Material for this task

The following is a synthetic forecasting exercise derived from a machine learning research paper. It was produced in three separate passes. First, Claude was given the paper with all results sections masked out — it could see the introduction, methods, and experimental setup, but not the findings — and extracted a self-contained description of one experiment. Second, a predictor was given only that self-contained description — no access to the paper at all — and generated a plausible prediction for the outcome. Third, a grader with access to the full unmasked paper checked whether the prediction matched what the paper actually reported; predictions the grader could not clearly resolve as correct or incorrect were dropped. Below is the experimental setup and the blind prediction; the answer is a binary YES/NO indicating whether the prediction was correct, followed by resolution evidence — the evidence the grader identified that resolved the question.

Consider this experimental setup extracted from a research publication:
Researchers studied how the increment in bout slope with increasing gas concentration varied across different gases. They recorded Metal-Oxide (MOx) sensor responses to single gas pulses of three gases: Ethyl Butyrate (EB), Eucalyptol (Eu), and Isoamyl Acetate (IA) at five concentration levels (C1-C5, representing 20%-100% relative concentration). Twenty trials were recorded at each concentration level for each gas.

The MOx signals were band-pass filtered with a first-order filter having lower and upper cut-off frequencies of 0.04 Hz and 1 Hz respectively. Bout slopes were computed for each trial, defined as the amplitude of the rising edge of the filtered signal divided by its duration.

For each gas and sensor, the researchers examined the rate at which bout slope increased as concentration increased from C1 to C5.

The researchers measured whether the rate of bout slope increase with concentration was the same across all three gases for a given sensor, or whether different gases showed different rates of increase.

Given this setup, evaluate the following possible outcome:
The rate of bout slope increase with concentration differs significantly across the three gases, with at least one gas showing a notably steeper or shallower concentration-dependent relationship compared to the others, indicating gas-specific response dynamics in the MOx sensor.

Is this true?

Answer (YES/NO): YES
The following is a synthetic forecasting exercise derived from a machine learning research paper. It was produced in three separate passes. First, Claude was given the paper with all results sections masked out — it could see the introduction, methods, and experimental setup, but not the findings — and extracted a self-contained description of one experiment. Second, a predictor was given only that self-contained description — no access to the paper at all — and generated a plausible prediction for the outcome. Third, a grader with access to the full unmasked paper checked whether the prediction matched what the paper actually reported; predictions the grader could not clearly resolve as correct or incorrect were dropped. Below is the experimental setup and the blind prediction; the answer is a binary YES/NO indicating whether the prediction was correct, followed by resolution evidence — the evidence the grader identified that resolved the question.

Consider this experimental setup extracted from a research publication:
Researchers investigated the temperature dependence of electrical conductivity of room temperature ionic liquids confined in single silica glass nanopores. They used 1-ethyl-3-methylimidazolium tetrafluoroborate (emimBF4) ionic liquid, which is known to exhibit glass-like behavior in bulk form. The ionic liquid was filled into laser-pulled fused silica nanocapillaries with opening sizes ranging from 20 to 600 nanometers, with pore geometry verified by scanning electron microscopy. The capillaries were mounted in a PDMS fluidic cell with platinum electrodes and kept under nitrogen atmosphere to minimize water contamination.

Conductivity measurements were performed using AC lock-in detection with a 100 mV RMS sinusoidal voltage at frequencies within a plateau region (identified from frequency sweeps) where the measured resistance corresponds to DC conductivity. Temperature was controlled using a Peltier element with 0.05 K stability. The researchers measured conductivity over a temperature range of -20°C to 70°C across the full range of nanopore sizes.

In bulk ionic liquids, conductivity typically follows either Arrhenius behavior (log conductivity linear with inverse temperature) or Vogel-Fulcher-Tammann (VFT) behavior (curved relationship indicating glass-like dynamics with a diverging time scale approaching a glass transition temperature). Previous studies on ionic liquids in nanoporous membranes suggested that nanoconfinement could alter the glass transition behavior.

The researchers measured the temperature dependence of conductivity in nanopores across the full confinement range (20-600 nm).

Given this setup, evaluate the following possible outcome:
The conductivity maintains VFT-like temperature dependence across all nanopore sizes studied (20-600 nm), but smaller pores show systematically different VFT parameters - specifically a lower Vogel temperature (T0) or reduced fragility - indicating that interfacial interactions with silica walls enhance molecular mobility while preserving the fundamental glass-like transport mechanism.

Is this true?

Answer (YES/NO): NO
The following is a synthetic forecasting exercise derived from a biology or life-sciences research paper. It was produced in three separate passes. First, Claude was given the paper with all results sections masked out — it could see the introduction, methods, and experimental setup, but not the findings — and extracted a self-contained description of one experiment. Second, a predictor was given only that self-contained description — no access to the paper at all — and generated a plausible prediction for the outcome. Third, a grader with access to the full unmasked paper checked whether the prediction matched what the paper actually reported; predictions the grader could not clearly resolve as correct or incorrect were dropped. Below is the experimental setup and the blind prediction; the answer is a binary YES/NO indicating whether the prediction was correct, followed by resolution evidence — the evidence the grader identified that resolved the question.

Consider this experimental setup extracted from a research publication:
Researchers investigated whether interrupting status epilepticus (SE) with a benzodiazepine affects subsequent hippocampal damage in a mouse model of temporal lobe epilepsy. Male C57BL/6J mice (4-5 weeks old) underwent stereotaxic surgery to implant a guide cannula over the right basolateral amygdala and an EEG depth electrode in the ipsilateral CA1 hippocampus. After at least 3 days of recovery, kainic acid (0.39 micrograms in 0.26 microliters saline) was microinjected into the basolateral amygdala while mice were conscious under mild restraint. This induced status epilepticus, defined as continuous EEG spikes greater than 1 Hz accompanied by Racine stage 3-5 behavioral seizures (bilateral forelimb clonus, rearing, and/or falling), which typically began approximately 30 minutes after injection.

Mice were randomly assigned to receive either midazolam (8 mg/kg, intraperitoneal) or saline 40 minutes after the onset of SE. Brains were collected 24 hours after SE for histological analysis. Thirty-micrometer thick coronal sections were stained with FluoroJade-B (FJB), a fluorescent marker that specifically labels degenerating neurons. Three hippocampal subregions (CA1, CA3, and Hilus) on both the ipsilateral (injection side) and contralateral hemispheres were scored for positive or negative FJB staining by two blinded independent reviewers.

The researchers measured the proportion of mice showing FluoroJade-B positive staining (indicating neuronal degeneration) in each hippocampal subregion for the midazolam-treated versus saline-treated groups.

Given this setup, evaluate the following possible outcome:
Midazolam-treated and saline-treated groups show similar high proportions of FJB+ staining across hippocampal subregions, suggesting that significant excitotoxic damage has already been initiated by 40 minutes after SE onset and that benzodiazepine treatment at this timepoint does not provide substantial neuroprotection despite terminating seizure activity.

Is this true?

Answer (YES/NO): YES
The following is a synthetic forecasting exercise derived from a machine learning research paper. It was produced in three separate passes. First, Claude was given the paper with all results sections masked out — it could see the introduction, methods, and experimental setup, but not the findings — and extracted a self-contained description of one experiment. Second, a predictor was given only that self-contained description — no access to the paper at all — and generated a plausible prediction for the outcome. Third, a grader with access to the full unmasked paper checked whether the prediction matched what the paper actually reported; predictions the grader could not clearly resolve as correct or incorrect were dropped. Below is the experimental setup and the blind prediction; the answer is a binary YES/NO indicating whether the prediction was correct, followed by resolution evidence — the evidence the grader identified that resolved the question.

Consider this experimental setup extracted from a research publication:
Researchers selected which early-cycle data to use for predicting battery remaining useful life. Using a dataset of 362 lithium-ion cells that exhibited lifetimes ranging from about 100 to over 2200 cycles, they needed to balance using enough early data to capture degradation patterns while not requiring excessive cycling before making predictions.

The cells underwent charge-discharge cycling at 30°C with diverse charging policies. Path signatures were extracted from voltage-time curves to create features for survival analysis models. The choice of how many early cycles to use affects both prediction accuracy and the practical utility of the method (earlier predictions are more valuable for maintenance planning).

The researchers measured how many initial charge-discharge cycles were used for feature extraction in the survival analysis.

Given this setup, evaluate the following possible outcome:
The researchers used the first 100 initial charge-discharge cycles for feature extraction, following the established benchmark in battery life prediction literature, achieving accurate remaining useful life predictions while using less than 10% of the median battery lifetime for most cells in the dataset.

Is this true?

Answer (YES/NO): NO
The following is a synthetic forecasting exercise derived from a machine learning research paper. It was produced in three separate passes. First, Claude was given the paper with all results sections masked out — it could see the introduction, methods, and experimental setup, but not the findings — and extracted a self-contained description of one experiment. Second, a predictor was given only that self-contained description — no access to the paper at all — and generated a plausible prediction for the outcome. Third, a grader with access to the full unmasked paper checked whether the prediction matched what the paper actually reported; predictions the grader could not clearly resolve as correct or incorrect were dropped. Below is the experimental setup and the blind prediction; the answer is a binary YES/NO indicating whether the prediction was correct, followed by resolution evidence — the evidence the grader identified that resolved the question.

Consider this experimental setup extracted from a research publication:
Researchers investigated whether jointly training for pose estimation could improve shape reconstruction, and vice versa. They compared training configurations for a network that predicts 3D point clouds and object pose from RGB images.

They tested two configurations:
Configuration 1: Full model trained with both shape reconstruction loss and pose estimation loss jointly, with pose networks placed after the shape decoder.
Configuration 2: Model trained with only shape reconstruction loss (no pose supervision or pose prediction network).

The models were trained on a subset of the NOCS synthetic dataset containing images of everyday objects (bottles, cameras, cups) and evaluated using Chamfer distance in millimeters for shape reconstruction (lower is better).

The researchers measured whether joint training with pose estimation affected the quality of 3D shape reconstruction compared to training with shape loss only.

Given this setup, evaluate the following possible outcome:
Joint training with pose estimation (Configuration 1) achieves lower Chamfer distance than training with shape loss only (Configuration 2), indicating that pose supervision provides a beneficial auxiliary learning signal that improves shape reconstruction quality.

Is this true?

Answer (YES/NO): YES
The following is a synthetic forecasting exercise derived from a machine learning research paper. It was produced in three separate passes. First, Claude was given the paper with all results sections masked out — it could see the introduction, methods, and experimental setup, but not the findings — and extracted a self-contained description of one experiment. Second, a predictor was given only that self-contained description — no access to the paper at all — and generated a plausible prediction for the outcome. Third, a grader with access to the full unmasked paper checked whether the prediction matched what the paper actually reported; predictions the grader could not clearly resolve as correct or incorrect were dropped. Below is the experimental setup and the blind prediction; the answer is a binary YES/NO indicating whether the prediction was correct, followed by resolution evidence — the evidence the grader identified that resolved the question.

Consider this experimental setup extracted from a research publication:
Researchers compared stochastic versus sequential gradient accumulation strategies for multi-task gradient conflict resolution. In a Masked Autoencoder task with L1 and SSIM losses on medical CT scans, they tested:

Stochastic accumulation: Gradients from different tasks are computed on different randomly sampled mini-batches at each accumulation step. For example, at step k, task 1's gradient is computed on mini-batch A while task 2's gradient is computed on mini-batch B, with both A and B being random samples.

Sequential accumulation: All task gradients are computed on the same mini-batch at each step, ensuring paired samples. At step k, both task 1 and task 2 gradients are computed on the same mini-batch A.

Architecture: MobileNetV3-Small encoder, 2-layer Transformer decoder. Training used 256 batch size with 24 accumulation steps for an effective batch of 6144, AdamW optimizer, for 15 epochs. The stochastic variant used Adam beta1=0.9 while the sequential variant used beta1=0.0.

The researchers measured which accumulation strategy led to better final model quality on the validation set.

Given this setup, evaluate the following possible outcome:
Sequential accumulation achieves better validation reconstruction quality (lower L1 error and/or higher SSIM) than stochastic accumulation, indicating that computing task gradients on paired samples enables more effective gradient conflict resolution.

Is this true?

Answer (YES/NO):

Your objective
Reproduce the lines above, beginning at the line with "Researchers investigated the" and stopping after the line with "Conductivity measurements were", exactly as they are.

Task result
Researchers investigated the temperature dependence of electrical conductivity of room temperature ionic liquids confined in single silica glass nanopores. They used 1-ethyl-3-methylimidazolium tetrafluoroborate (emimBF4) ionic liquid, which is known to exhibit glass-like behavior in bulk form. The ionic liquid was filled into laser-pulled fused silica nanocapillaries with opening sizes ranging from 20 to 600 nanometers, with pore geometry verified by scanning electron microscopy. The capillaries were mounted in a PDMS fluidic cell with platinum electrodes and kept under nitrogen atmosphere to minimize water contamination.

Conductivity measurements were performed using AC lock-in detection with a 100 mV RMS sinusoidal voltage at frequencies within a plateau region (identified from frequency sweeps) where the measured resistance corresponds to DC conductivity. Temperature was controlled using a Peltier element with 0.05 K stability. The researchers measured conductivity over a temperature range of -20°C to 70°C across the full range of nanopore sizes.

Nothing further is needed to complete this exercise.